Chalfin Heather J, Feng Zhaoyong, Trock Bruce J, Partin Alan W
James Buchanan Brady Urological Institute, The Johns Hopkins Medical Institutions, Baltimore, MD.
James Buchanan Brady Urological Institute, The Johns Hopkins Medical Institutions, Baltimore, MD.
Urology. 2017 Jun;104:143-149. doi: 10.1016/j.urology.2017.01.037. Epub 2017 Feb 21.
To examine nationwide patterns of lymph node dissection (LND) in men with D'Amico low-risk prostate cancer, including the rate of detected lymph node metastasis and factors associated with the decision to perform LND. Existing guidelines recommend against LND at the time of radical prostatectomy (RP) in low-risk men, yet this is still a common practice.
The 2013 National Cancer Database includes 1,208,180 cases of prostate cancer diagnosed between 2004 and 2013. Of these, 50,245 met D'Amico low-risk criteria, had complete clinicopathologic data, and underwent RP. Mixed effects multivariable logistic regression models were used to identify hospital and treatment characteristics independently associated with LND, extended LND, and the detection of lymph node metastasis.
A total of 20,556 men (40.9%) underwent LND and 4360 (8.7%) had extended LND. Lymph node metastasis was present in 76 cases (0.37%). On multivariable analysis, robotic vs open RP had odds ratio (OR) = 0.16 (0.14-0.17), P < .0001, for LND, and surgery at an academic center had OR = 1.76 (1.33-2.33), P < .0001, for LND. Men on Medicaid were less likely than the privately insured to undergo LND, and the highest earners were most likely to undergo LND. In multivariable analysis, race was significantly associated with lymph node metastasis, with black men having the highest rates (P < .0001).

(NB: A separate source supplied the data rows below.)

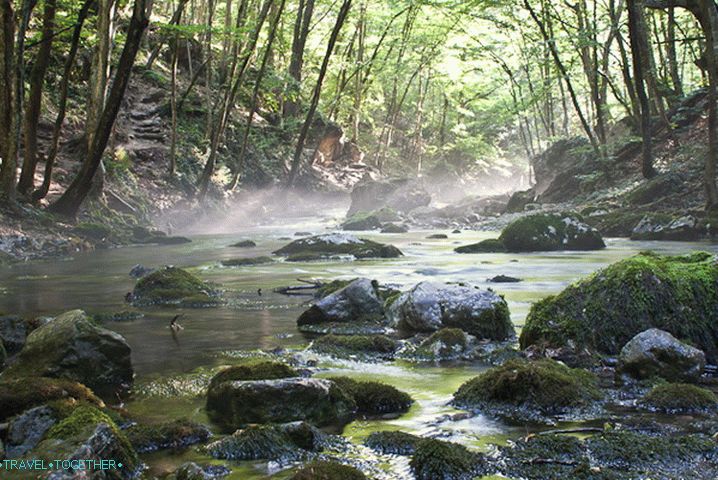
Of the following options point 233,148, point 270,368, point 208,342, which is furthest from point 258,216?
point 270,368

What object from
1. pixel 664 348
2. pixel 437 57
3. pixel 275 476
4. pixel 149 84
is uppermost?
pixel 437 57

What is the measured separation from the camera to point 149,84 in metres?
30.5

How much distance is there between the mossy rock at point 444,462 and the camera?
3564mm

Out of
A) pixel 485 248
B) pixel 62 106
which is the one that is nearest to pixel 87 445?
pixel 485 248

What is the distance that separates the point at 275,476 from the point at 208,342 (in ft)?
11.2

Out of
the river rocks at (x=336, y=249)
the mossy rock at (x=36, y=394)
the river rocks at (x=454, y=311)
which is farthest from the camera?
the river rocks at (x=336, y=249)

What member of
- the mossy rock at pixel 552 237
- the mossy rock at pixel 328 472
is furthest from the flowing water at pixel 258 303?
the mossy rock at pixel 552 237

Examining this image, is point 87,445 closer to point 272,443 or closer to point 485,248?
point 272,443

LND is performed in nearly half of low-risk men, more commonly during open surgery at academic centers, yet metastasis is discovered less than 1% of the time. Guidelines suggest that percentage core involvement should be considered, but if the overall risk of metastasis is low, LND should not be performed.
研究全国范围内D’Amico低危前列腺癌男性患者的淋巴结清扫(LND)模式,包括检测到的淋巴结转移率以及与LND决策相关的因素。现有指南不建议在低危男性患者行根治性前列腺切除术(RP)时进行LND,但这仍是一种常见的做法。

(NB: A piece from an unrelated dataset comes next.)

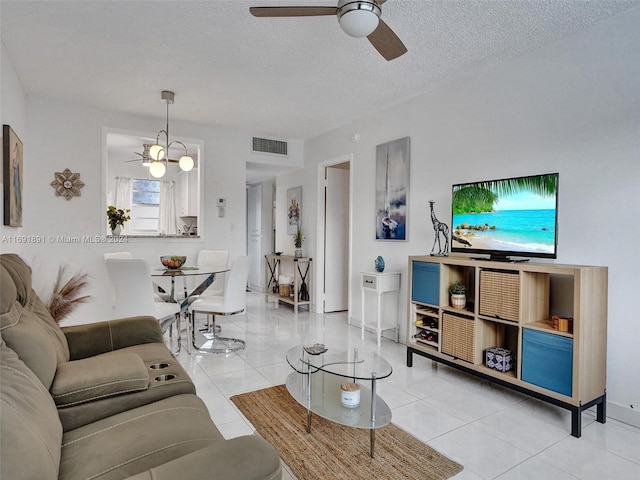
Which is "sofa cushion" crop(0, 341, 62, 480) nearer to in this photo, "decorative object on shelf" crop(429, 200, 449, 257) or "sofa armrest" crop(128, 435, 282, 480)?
"sofa armrest" crop(128, 435, 282, 480)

2013年国家癌症数据库包含2004年至2013年间诊断的1,208,180例前列腺癌病例。其中,50,245例符合D’Amico低危标准,具有完整的临床病理数据,并接受了RP。采用混合效应多变量逻辑回归模型来确定与LND、扩大LND以及淋巴结转移检测独立相关的医院和治疗特征。
共有20,556名男性(40.9%)接受了LND,4360名(8.7%)接受了扩大LND。76例(0.37%)存在淋巴结转移。在多变量分析中,机器人辅助RP与开放RP相比,LND的比值比(OR)=0.16(0.14 - 0.17),P <.0001;在学术中心进行手术,LND的OR = 1.76(1.33 - 2.33),P <.0001。参加医疗补助计划的男性比参加私人保险的男性接受LND的可能性更小,收入最高的人群接受LND的可能性最大。在多变量分析中,种族与淋巴结转移显著相关,黑人男性的转移率最高(P <.0001)。
近一半的低危男性接受了LND,在学术中心进行开放手术时更为常见,但转移的发现率不到1%。指南建议应考虑癌芯累及百分比,但如果转移的总体风险较低,则不应进行LND。